● **WHAT TO DO**:
Reproduce the listing from the line containing "From the capturing" through the end of the listing, swapping every "large rock slab" for "granite slab" and leaving everything else unchanged.

begin DATASET EXCERPTS

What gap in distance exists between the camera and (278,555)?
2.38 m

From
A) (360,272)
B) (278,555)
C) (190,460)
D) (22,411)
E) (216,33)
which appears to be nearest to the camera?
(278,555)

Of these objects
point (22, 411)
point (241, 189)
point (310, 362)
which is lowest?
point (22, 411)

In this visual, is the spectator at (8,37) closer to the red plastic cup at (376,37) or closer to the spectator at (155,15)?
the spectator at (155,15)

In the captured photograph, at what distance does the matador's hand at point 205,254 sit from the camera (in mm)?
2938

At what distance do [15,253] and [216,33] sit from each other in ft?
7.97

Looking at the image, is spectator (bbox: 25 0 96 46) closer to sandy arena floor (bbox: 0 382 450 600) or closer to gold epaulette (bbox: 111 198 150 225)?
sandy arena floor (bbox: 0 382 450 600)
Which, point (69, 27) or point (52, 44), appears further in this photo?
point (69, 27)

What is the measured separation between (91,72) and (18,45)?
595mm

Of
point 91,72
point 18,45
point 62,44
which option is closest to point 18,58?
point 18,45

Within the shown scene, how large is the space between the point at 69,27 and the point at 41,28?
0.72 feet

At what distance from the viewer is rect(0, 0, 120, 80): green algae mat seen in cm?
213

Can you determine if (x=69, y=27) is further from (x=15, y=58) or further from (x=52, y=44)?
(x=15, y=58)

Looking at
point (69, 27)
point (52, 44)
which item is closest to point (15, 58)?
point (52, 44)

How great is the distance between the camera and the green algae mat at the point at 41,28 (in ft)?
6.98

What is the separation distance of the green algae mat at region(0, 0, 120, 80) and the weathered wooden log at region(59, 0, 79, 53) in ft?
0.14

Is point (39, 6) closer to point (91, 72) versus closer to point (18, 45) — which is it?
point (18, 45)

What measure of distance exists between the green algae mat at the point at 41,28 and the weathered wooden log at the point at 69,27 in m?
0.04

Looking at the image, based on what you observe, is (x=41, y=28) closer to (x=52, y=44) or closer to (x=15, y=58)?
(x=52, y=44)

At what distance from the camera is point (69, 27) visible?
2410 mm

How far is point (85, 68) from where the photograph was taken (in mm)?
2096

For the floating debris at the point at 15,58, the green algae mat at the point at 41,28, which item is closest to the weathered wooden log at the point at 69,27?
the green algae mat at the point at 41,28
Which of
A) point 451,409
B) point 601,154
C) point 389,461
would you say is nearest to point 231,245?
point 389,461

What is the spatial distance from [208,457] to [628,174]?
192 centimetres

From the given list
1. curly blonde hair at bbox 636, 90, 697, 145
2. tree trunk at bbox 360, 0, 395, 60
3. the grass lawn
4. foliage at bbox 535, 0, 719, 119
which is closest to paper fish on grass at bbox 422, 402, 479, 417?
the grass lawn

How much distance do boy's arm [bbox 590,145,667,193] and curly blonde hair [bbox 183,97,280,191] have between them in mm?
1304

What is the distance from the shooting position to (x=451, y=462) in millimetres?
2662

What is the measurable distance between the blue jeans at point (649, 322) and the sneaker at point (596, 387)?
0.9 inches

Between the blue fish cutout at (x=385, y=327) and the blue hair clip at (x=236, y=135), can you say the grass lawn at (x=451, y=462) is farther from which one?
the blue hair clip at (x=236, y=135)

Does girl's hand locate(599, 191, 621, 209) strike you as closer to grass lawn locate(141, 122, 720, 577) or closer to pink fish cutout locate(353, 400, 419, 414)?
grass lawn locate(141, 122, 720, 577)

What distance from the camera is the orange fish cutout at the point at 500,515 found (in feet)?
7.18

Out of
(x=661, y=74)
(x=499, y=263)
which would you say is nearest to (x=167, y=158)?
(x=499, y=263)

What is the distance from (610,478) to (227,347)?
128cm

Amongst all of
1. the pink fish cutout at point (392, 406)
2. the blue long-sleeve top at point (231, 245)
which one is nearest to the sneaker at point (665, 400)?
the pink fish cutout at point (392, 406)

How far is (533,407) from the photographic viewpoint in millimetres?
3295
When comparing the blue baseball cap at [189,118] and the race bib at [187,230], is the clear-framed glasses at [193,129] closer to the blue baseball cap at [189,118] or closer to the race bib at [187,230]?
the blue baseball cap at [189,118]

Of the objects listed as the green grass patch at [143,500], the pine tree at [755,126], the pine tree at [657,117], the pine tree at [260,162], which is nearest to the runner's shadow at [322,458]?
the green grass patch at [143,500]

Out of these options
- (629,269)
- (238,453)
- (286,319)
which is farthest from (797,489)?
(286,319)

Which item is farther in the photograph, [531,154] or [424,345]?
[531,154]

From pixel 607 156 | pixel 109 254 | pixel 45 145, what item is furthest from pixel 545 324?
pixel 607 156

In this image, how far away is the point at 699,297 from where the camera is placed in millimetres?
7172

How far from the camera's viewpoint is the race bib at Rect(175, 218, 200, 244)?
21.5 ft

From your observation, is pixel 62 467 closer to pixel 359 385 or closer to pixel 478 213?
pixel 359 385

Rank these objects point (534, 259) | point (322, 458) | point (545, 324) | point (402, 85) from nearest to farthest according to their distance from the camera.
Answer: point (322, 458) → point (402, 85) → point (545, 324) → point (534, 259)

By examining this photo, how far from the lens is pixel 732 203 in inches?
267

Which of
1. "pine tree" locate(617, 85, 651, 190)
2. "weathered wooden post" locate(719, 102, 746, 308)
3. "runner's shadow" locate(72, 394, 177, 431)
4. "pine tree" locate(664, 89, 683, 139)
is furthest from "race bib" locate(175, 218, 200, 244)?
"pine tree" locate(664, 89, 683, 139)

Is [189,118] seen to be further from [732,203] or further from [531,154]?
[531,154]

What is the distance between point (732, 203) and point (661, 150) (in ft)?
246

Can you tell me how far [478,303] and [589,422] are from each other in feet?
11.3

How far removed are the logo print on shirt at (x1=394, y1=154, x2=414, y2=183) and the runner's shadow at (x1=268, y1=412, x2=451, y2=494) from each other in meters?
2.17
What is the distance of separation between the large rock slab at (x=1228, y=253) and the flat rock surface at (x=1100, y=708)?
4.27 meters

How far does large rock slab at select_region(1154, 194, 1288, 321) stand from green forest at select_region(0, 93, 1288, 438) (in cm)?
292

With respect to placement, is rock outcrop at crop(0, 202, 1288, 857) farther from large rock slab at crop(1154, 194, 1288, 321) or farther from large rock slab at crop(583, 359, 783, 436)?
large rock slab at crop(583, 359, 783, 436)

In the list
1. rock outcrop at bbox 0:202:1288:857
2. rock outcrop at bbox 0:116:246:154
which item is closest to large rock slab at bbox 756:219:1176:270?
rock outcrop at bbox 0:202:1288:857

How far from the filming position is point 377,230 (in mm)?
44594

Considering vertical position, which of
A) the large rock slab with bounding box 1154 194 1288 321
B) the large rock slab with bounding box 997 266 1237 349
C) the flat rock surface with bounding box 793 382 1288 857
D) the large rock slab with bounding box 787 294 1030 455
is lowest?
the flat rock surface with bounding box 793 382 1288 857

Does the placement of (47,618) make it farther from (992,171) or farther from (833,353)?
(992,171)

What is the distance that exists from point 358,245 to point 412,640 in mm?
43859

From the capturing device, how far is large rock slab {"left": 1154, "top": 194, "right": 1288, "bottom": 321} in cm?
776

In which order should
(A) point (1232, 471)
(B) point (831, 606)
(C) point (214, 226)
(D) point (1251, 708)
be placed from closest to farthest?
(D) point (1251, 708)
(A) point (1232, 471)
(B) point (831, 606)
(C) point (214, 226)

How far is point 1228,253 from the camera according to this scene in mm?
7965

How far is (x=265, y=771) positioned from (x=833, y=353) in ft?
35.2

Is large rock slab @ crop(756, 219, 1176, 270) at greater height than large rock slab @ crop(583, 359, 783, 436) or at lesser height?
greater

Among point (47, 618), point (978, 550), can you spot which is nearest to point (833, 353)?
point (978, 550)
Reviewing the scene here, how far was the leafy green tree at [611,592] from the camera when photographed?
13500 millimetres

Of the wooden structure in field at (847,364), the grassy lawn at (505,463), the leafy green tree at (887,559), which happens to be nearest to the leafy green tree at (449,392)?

end DATASET EXCERPTS

● **OUTPUT FOR THIS TASK**:
From the capturing device, how far is granite slab {"left": 1154, "top": 194, "right": 1288, "bottom": 321} in cm?
776

In which order should
(A) point (1232, 471)
(B) point (831, 606)
(C) point (214, 226)
(D) point (1251, 708)
be placed from closest to farthest?
(D) point (1251, 708)
(A) point (1232, 471)
(B) point (831, 606)
(C) point (214, 226)

How far is point 1228,253 from the camera according to this scene in mm?
7965

How far is (x=265, y=771) positioned from (x=833, y=353) in ft?
35.2

Is granite slab @ crop(756, 219, 1176, 270) at greater height than granite slab @ crop(583, 359, 783, 436) or at lesser height?
greater

Among point (47, 618), point (978, 550), can you spot which is nearest to point (833, 353)?
point (978, 550)
Reviewing the scene here, how far was the leafy green tree at [611,592] from the camera when photographed?
13500 millimetres

Of the wooden structure in field at (847,364), the grassy lawn at (505,463), the leafy green tree at (887,559), which happens to be nearest to the leafy green tree at (449,392)?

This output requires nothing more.